My Perfectly Microbladed Eyebrows Are Ruining My Life Right Now

Eyebrow microblading is a glorious gift that has literally changed my life. But while the results — perfectly arched and defined brows that last for up to three years — are amazing, no one talks about the downside of microblading: the aftercare. It’s a full week of healing, and it’s not pretty.

What is microblading? Essentially, it’s a semi-permanent tattoo. Microblading artists use micro needles to draw on small strokes by hand, mimicking the appearance of individual strands of hair. Even when viewed up close, these “hairs” look super realistic. I had mine done a year ago, but it was time for a touch up, so I went back to the best in the business, Piret Aava, AKA the Eyebrow Doctor. Piret is so good, she has a one-year waiting list for new clients.

RELATED: Watch an InStyle Editor Get Her Eyebrows Microbladed for the First Time

The procedure went smoothly, but since it had been a year, I’d completely forgotten what it was like to take care of my freshly tattooed brows afterward. There are so many rules, but the two most important will prove the hardest for me to follow: Your brows must stay completely dry, and you can’t put any pressure on them for a week. (Which you might do while sleeping, for example.)

The second I leave Piret’s office on a sweltering hot day, I start sweating. Because sweat is pure salt, it’s the worst kind of wetness for microbladed brows, and can cause them to change color. (You can apply a Vaseline-like solution as a barrier, which is truly not pretty.) I justifiably start freaking out about my brows getting wet, which in turn makes me sweat even more. It is truly a vicious cycle.

The sweating doesn’t get better as the week goes on — it gets worse. An unfortunate fact of my life is that I am a sweater. I start sweating even thinking about going outside. Then my sweat sweats. (Single file, boys.) It’s the height of summer, and I’m afraid to go outside. Waiting on the crowded, hot subway platform? Forget about it. I carry a fan with me all week. Climbing up the stairs to my fifth-floor, walk-up apartment? Pray for me.

This also means no working out for seven whole days. I forget I promised to play in a soccer game one day after work, and have to cancel, to the dismay of my teammates. I also back out of a SoulCycle class I’ve been looking forward to going to with a friend. But this is a pain I inflicted upon myself and I try my best to live with my decision.

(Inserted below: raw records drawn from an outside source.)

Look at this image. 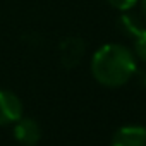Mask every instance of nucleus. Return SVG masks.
Masks as SVG:
<instances>
[{
  "label": "nucleus",
  "instance_id": "6e6552de",
  "mask_svg": "<svg viewBox=\"0 0 146 146\" xmlns=\"http://www.w3.org/2000/svg\"><path fill=\"white\" fill-rule=\"evenodd\" d=\"M107 2L119 11H129L137 4V0H107Z\"/></svg>",
  "mask_w": 146,
  "mask_h": 146
},
{
  "label": "nucleus",
  "instance_id": "20e7f679",
  "mask_svg": "<svg viewBox=\"0 0 146 146\" xmlns=\"http://www.w3.org/2000/svg\"><path fill=\"white\" fill-rule=\"evenodd\" d=\"M14 137L24 146H35L41 137V127L35 119H19L14 122Z\"/></svg>",
  "mask_w": 146,
  "mask_h": 146
},
{
  "label": "nucleus",
  "instance_id": "f257e3e1",
  "mask_svg": "<svg viewBox=\"0 0 146 146\" xmlns=\"http://www.w3.org/2000/svg\"><path fill=\"white\" fill-rule=\"evenodd\" d=\"M137 64L134 53L119 43H107L98 48L91 58L93 78L107 88H119L131 81Z\"/></svg>",
  "mask_w": 146,
  "mask_h": 146
},
{
  "label": "nucleus",
  "instance_id": "423d86ee",
  "mask_svg": "<svg viewBox=\"0 0 146 146\" xmlns=\"http://www.w3.org/2000/svg\"><path fill=\"white\" fill-rule=\"evenodd\" d=\"M120 24H122V28H124L131 36H136V35L143 29V26L139 24L137 17L129 16V14H125V16H122V17H120Z\"/></svg>",
  "mask_w": 146,
  "mask_h": 146
},
{
  "label": "nucleus",
  "instance_id": "7ed1b4c3",
  "mask_svg": "<svg viewBox=\"0 0 146 146\" xmlns=\"http://www.w3.org/2000/svg\"><path fill=\"white\" fill-rule=\"evenodd\" d=\"M112 146H146V127L124 125L115 131Z\"/></svg>",
  "mask_w": 146,
  "mask_h": 146
},
{
  "label": "nucleus",
  "instance_id": "1a4fd4ad",
  "mask_svg": "<svg viewBox=\"0 0 146 146\" xmlns=\"http://www.w3.org/2000/svg\"><path fill=\"white\" fill-rule=\"evenodd\" d=\"M141 7H143V16L146 19V0H141Z\"/></svg>",
  "mask_w": 146,
  "mask_h": 146
},
{
  "label": "nucleus",
  "instance_id": "0eeeda50",
  "mask_svg": "<svg viewBox=\"0 0 146 146\" xmlns=\"http://www.w3.org/2000/svg\"><path fill=\"white\" fill-rule=\"evenodd\" d=\"M134 52L143 62H146V28H143L134 36Z\"/></svg>",
  "mask_w": 146,
  "mask_h": 146
},
{
  "label": "nucleus",
  "instance_id": "f03ea898",
  "mask_svg": "<svg viewBox=\"0 0 146 146\" xmlns=\"http://www.w3.org/2000/svg\"><path fill=\"white\" fill-rule=\"evenodd\" d=\"M23 117V103L17 95L0 90V125L14 124Z\"/></svg>",
  "mask_w": 146,
  "mask_h": 146
},
{
  "label": "nucleus",
  "instance_id": "39448f33",
  "mask_svg": "<svg viewBox=\"0 0 146 146\" xmlns=\"http://www.w3.org/2000/svg\"><path fill=\"white\" fill-rule=\"evenodd\" d=\"M83 53H84V43L79 38H65L60 45V58L67 67L78 65L81 62Z\"/></svg>",
  "mask_w": 146,
  "mask_h": 146
}]
</instances>
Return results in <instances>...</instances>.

In addition, I’m unable to wash my hair. Technically, you can (with extreme caution), but I don’t trust myself to exercise the necessary level of restraint. So I go heavy on the dry shampoo. Lovely.

RELATED: This Is How Often You Should Be Washing Your Hair

But the WORST part of it all is not being able to sleep on my stomach. Because the “wound” from the needle scabs needs to heal, you can’t apply pressure to your brows for seven days. My coworker got hers done and accidentally slept on her side, and one of her brows smudged and then was faded. I am diligent about sleeping on my back, but fam, it’s real hard. When I actually do fall asleep, it isn’t quality sleep, because I’m so freaked out about rolling onto my stomach. That actually does happen a few times, and I immediately wake myself, but then can’t fall back asleep, as I’m worried that I’ve ruined my brows or will roll over again. Not a REM cycle in sight. By night four, awake in the middle of the night, I have talked myself into believing that I don’t even care, and that quality sleep is more important to me than good brows. I am officially spiraling.

RELATED: Here’s What My Brows Look Like a Full Year After Microblading

To the pure delight of those around me, I complain to anyone who will listen. Loudly. Nonstop. My perfect eyebrows are making my life terrible. My two best friends are pregnant and they both have the same response to my incessant irritability: “If you can’t make it through seven nights of not sleeping on your stomach, how will you make it through nine months of pregnancy someday?” A valid point, which I haven’t even considered. I’m doomed.

I’m five days through my week of pure hell, which means I have two more nights of sleeping on my back. Two more days of worrying about sweating, with the humidity in New York City projected to be around a casual 80%. EIGHTY PERCENT. Two more days of not working out. Two more days of not washing my hair. It’s unclear if I will survive. Early results indicate no. I’m clinging to the belief that perfect eyebrows do exist, and I’m two days away from having them — but at what cost?